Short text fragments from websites
★ ★ ★ ★ ★ ★ ★

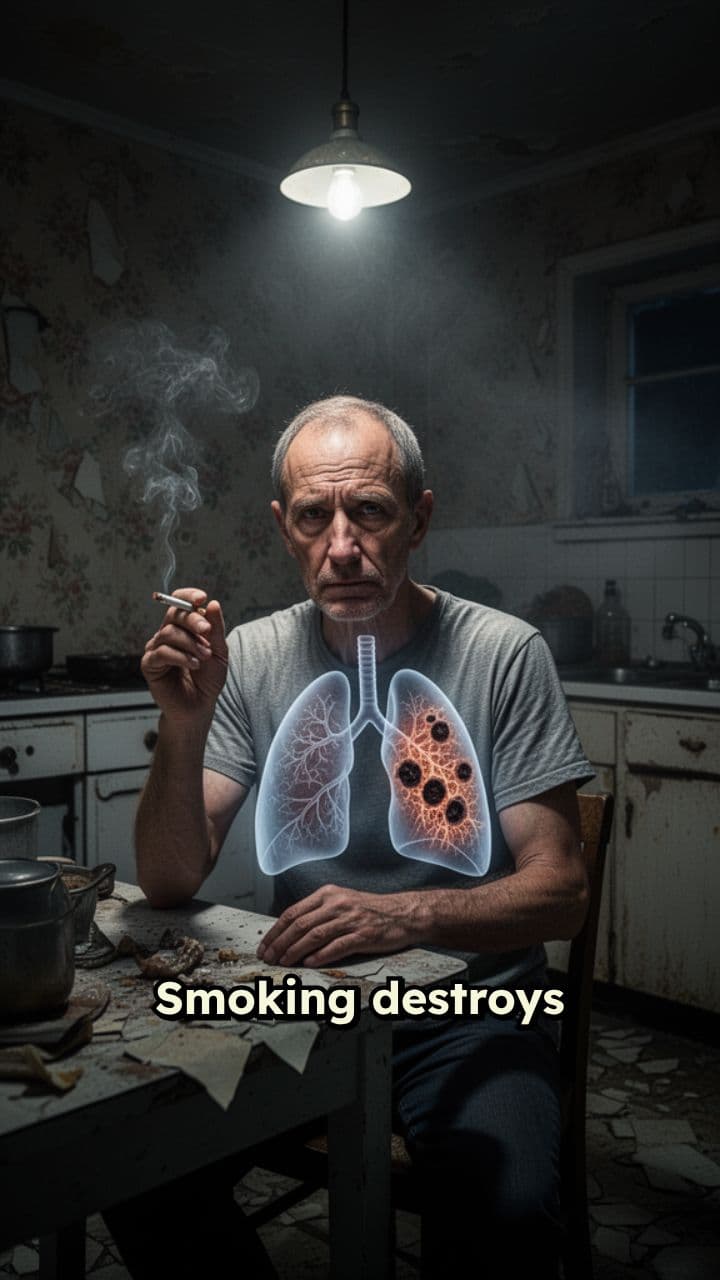 Stop Smoking Before It Stops You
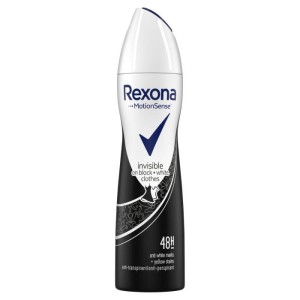 Dezodorant Rexona 150ml invisible b&w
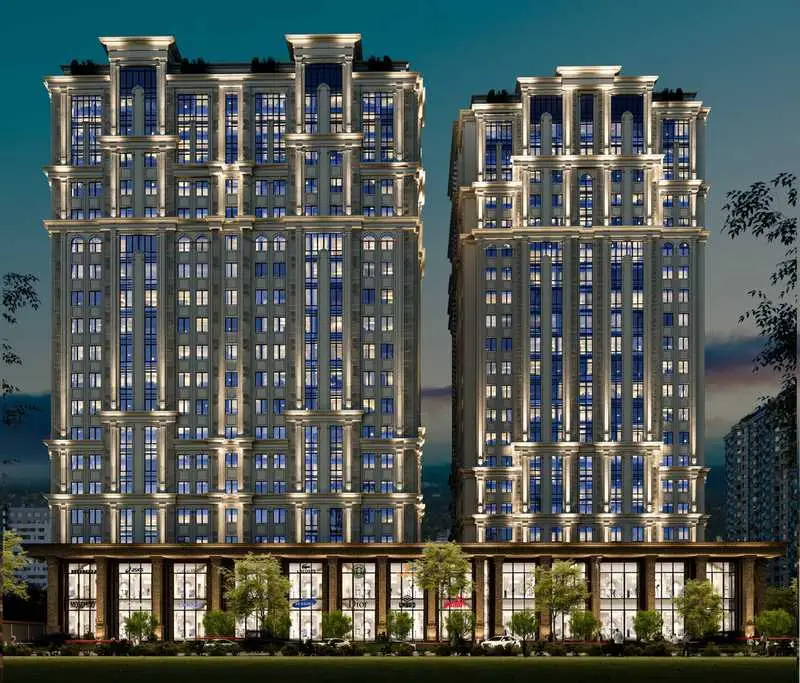 4-комн. квартира, 16 этаж, 126 м², Исмоили Сомони
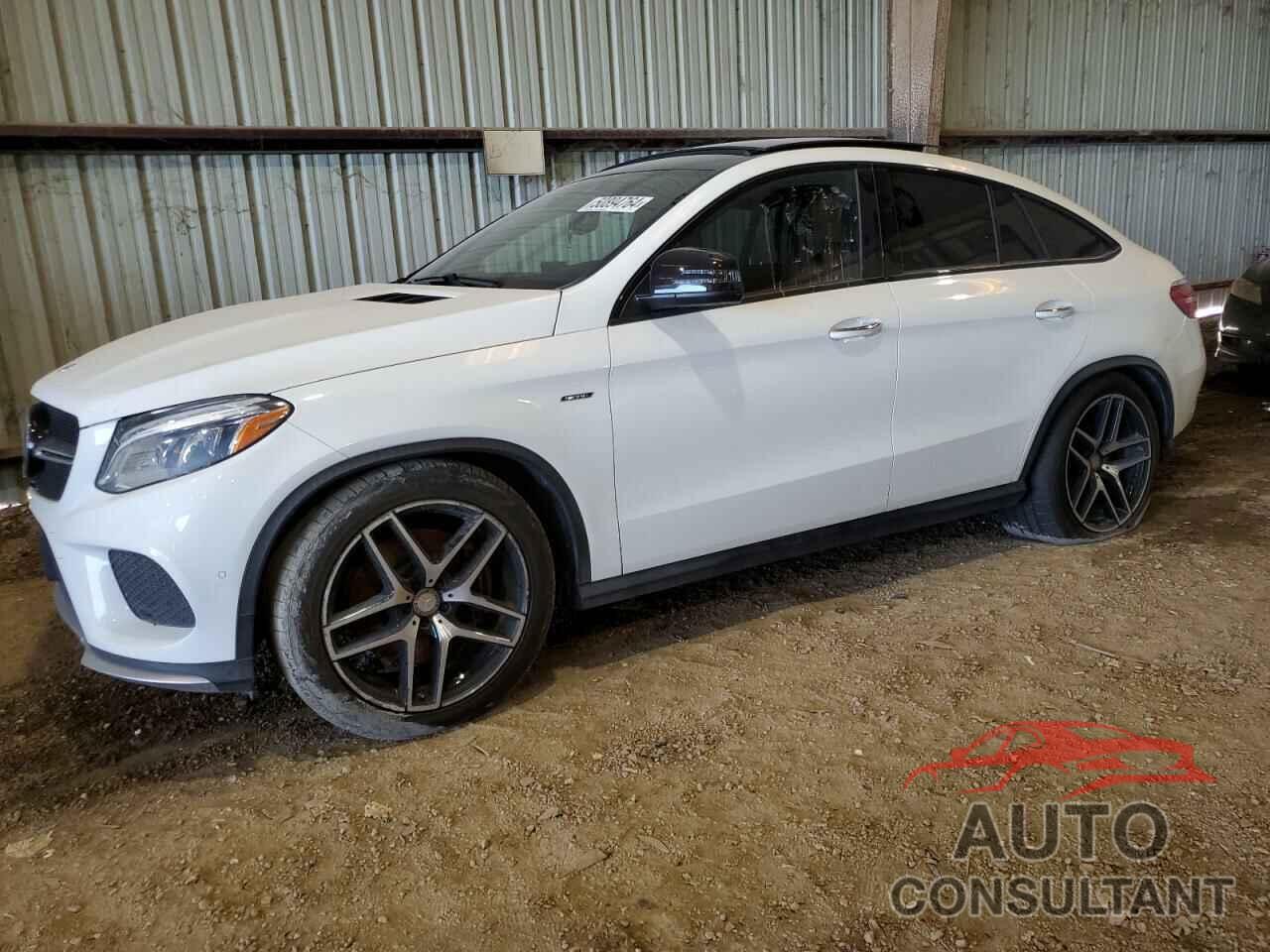 MERCEDES-BENZ GLE-CLASS 2016 - 4JGED6EB6GA021796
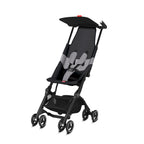 gb Gold Buggy Pockit Air All Terrain, Ultrakompakt, 0-22 kg, Ab Geburt bis ca. 4 Jahre, Velvet Black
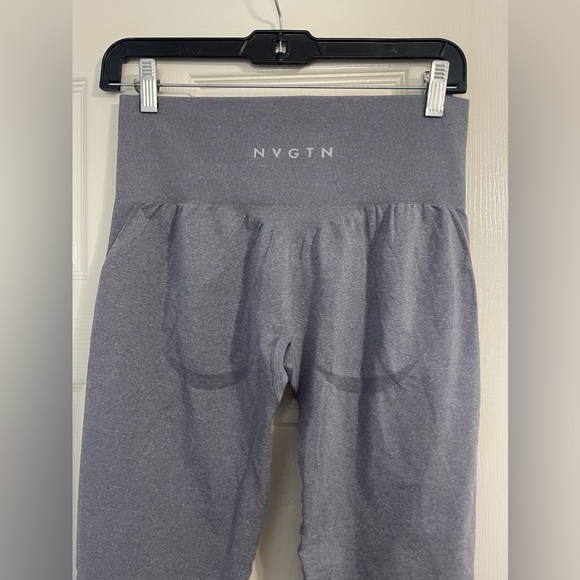 NWOT NVGTN Gray Contour Seamless Leggings - Picture 5 of 8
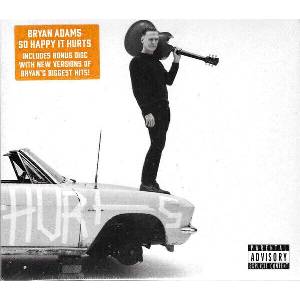 Bryan Adams - So Happy It Hurts (Deluxe Edition) (2 CD) (4050538836660)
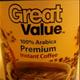 Great Value  Premium Instant Coffee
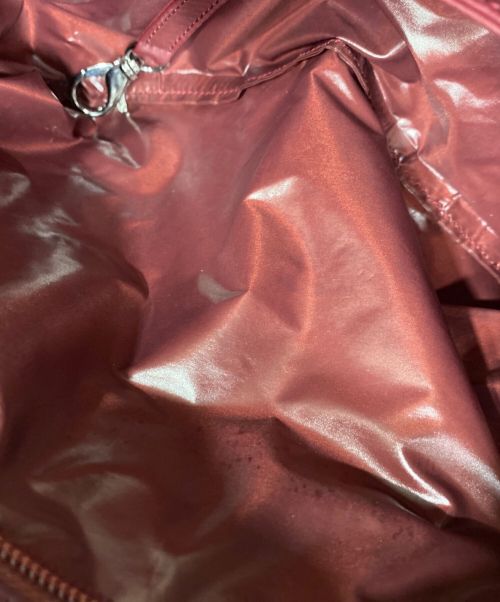 CHANEL（シャネル）CHANEL (シャネル) コココクーン キルティングトートバッグ ハンドバッグ ブラック×ボルドー サイズ:FREEの古着・服飾アイテム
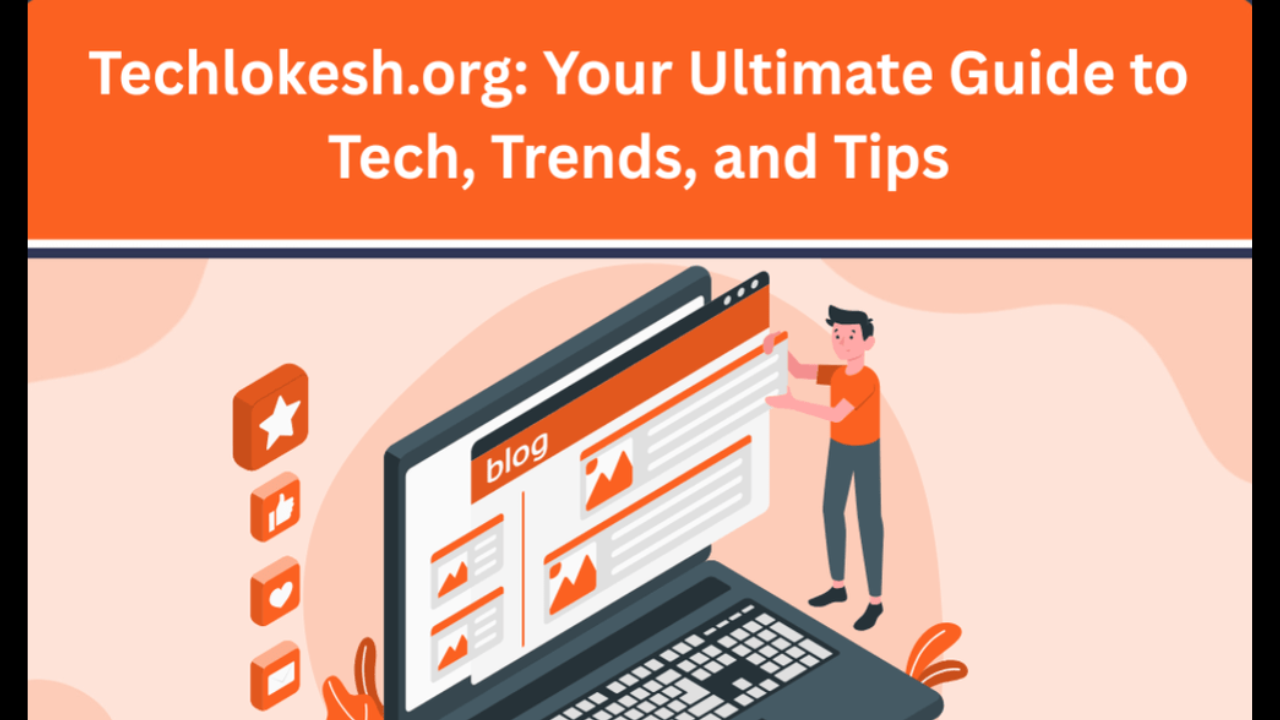 What Exactly is Techlokesh.org?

★ ★ ★ ★ ★ ★ ★

EXERCISE PROMPT => Every record must be transcribed faithfully, with no picture carried over.

REPLY TO THE EXERCISE =>
 Stop Smoking Before It Stops You
 Dezodorant Rexona 150ml invisible b&w
 4-комн. квартира, 16 этаж, 126 м², Исмоили Сомони
 MERCEDES-BENZ GLE-CLASS 2016 - 4JGED6EB6GA021796
 gb Gold Buggy Pockit Air All Terrain, Ultrakompakt, 0-22 kg, Ab Geburt bis ca. 4 Jahre, Velvet Black
 NWOT NVGTN Gray Contour Seamless Leggings - Picture 5 of 8
 Bryan Adams - So Happy It Hurts (Deluxe Edition) (2 CD) (4050538836660)
 Great Value  Premium Instant Coffee
 CHANEL（シャネル）CHANEL (シャネル) コココクーン キルティングトートバッグ ハンドバッグ ブラック×ボルドー サイズ:FREEの古着・服飾アイテム
 What Exactly is Techlokesh.org?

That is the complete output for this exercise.